World stocks slipped on Thursday after the Federal Reserve cautioned that the U.S. economy would remain weak for a time, adding to concerns about the sustainability of a recent recovery.

Government bonds were under pressure as the Fed kept to its $300 billion Treasury debt buyback programme after a two-day meeting on Wednesday.

The U.S. central bank signaled it was less concerned about deflation, but it also said inflation would remain subdued for some time and interest rates would stay low for an extended period.

Investors are assessing what shape the recovery is likely to be and they are looking for tangible proof that positive forward-looking indicators will come to fruition, said Henk Potts, strategist at Barclays Wealth. MSCI world equity index fell a quarter percent. After hitting a 7-1/2 month high earlier this month, the benchmark index has been on a slight downward path, staying around five percent off the peak. On the year, the index is up around 5.8 percent.

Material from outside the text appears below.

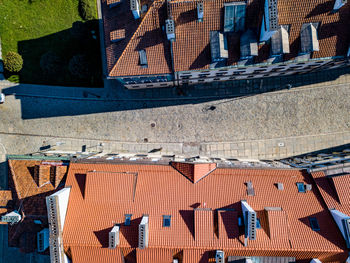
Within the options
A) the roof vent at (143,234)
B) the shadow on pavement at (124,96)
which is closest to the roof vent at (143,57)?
the shadow on pavement at (124,96)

The FTSEurofirst 300 index fell 0.7 percent, with chemical and basic resource shares being the biggest losers. Emerging stocks rose a half percent.

Investors are looking to a series of second-quarter corporate results due over the next few weeks to seek concrete evidence of an economic turnaround.

According to Thomson Reuters data, quarterly earnings are estimated to drop 34.5 percent for the S&P 500 index for the second quarter -- downgraded from 27 percent growth in July 2008 -- and fall by 21.4 percent in the third quarter.

In the fourth quarter, however, the earnings growth rate is expected to hit a whopping 180.2 percent -- thanks to some optimism about firms selling discretionary consumer goods and material firms. For full-year 2010 the rate is expected to rebound to 26.3 percent growth from the 11.2 percent fall estimated for this year.

MIXED WORD

The Fed's mixed word on the economy weighed on the Dow Jones industrial average on Wednesday while some technology shares were firmer, thanks to stronger-than-expected quarterly results from software maker Oracle.

The dollar rose 0.8 percent to 96.47 yen while it was steady against the euro at $1.3935. The U.S. currency was steady against a basket of major currencies.

The Fed basically left things unchanged ... What will ultimately happen seems to be the dollar being sold, while interest rates keep rising and stock prices fall after the Fed didn't express concerns about rising interest rates, said Daisuke Uno, chief strategist at Sumitomo Mitsui Banking Corp in Tokyo.

U.S. crude oil fell 0.2 percent to $68.53 a barrel, weighed by data showing gasoline stocks in the United States rose 3.9 million barrels last week, exceeding analysts' expectations.

The September bund futures fell 18 ticks. U.S. Treasury prices were under pressure after the Fed with the benchmark 10-year yield up slightly at 3.7008 percent.